Celebrity talent turns into joke

IUS Horizon

In this day and age, famous is what most people aspire to become. Little talent or knowl- edge is required and money accelerates the level of fame.

Erykah Badu, a Grammy-award-win- ning singer, made an excellent point about female artists bypassing the music — selling the image alone.

“All you do is show up with your long hair, breasts and make sure your cleavage is down to here,” she said. “You also have to sell your super-deluxe tampons, Coca-Cola and then you have to figure out how to fit the music in. If it’s over four minutes long, [record label executives are] going to cut it.”

Badu’s candid saying made me stop and reflect on how horrible everything in music is these days.

The new breed of singers don’t have to do as much work compared to artists, such as Aretha Franklin, Janis Joplin, Bob Dylan and so on.

Everything is created by technology — including the composition and vocals. You can go in the studio sounding like former American-Idol reject William Hung and be masqueraded as if you’re the next Michael Jackson.

As long as it sounds good to the masses and makes money for the recording company, no one ever questions the authenticity.

If you’re as much as an avid lover of music as I am, you would know the quality of an artist’s album has dwindled.

A prime example would be Christina Aguilera’s 2010 commercial disappointment “Not Myself Tonight.” We all saw her when she was “Dirty” and “Beautiful,” but when Lady Gaga dominated the scene the last year, she was all of a sudden “experimental.”

What I mean is, Gaga found success with a weird, experimental-like sexual phase.

To make a long story short, Aguilera’s attempt to use Gaga’s formula backfired. Instead, she should have focused on what she’s known for — her voice.

More recently R&B artist Keri Hilson talked to gossip-blogger Perez Hilton about how well she likes to be pleased by a man.

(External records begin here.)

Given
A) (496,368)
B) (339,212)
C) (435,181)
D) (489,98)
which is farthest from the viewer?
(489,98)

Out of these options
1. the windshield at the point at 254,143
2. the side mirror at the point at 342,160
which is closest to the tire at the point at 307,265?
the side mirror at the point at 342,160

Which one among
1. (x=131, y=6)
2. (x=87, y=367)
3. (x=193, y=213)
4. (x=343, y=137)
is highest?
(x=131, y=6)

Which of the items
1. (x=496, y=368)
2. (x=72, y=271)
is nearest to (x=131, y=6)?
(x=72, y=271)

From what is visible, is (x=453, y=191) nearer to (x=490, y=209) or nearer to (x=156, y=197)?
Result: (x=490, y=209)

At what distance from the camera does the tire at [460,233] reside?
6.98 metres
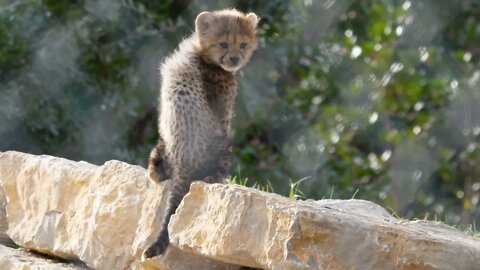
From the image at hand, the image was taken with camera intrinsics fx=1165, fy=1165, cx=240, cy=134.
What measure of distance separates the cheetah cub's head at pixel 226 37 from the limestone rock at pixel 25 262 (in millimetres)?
400

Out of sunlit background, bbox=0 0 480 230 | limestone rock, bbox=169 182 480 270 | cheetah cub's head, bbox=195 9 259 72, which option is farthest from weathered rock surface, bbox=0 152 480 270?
sunlit background, bbox=0 0 480 230

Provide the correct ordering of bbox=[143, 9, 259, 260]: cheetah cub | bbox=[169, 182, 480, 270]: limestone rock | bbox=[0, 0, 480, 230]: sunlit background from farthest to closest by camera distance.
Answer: bbox=[0, 0, 480, 230]: sunlit background → bbox=[143, 9, 259, 260]: cheetah cub → bbox=[169, 182, 480, 270]: limestone rock

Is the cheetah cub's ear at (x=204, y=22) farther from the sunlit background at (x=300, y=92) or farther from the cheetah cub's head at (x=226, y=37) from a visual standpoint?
the sunlit background at (x=300, y=92)

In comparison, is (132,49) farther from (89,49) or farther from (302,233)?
(302,233)

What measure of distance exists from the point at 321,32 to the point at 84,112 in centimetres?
69

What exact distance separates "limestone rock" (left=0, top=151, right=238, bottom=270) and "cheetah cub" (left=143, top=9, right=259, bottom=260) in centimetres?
4

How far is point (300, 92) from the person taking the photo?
3203 mm

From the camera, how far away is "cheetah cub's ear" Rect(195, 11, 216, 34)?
6.21 ft

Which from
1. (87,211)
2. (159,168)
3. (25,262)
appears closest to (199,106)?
(159,168)

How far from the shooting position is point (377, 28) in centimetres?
298

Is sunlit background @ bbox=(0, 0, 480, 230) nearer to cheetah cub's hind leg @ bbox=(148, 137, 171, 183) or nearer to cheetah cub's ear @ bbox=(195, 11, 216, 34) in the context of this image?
cheetah cub's ear @ bbox=(195, 11, 216, 34)

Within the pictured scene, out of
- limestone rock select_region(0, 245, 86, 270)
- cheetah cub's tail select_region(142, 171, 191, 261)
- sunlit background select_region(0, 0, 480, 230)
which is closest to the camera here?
cheetah cub's tail select_region(142, 171, 191, 261)

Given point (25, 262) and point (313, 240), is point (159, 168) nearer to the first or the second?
point (25, 262)

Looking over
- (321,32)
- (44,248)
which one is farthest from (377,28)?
(44,248)
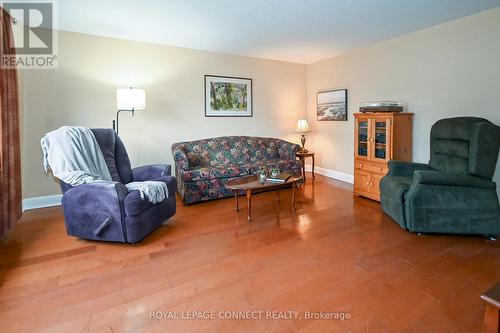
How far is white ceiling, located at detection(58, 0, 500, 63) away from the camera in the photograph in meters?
2.97

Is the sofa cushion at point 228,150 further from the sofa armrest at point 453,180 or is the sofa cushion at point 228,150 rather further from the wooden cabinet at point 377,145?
the sofa armrest at point 453,180

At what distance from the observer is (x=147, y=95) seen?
14.4 ft

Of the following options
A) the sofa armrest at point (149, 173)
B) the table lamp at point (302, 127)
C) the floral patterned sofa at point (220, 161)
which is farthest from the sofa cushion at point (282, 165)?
the sofa armrest at point (149, 173)

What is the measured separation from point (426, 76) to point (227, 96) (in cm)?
311

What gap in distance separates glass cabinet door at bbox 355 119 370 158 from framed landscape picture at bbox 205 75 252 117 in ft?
6.79

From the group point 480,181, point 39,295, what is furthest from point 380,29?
point 39,295

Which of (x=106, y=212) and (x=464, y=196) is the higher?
(x=464, y=196)

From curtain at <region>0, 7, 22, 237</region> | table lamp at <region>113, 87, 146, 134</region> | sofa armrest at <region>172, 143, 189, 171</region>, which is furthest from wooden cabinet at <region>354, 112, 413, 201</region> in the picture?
curtain at <region>0, 7, 22, 237</region>

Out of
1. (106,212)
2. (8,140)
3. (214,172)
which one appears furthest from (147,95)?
(106,212)

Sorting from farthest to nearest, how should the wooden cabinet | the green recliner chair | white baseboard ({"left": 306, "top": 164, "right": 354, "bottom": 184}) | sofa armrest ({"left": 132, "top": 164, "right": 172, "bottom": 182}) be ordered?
white baseboard ({"left": 306, "top": 164, "right": 354, "bottom": 184}) < the wooden cabinet < sofa armrest ({"left": 132, "top": 164, "right": 172, "bottom": 182}) < the green recliner chair

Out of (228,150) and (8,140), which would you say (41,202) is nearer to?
(8,140)

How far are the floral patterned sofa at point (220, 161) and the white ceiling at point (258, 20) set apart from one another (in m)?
1.62

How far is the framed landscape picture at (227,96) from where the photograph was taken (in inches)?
193

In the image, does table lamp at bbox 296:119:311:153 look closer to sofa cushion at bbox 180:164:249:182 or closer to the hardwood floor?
sofa cushion at bbox 180:164:249:182
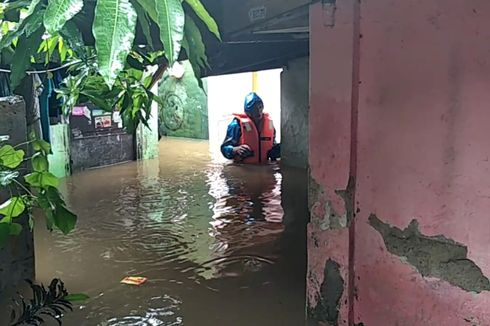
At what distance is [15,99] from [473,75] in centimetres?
234

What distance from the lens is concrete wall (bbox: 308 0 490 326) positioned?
64.6 inches

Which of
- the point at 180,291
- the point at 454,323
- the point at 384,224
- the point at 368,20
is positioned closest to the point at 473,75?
the point at 368,20

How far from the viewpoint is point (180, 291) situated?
2889 mm

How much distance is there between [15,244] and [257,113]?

Granted, Hilson is a phenomenal songwriter, but, then again, she was trying to bamboozle the public into buying mediocre material.

Exposing the sexual nature hasn’t worked for many females in music since Madonna’s antics with “Erotica” and the infamous “Sex” book.

Why should people keep running to buy records just because of some random publicity created by a starving artist? We’re all hungry, but we don’t eat everything served to us.

For me, iTunes has been a godsend to the music industry. This gives many music lovers the ability to pick and choose what they want instead of wasting their hard-earned money.

Since the sales of music are on the decline and piracy is on the rise, maybe record companies will think about putting time and effort into their artists.

If we continue to see the same run-of-the-mill acts, then the public more than likely won’t support this industry.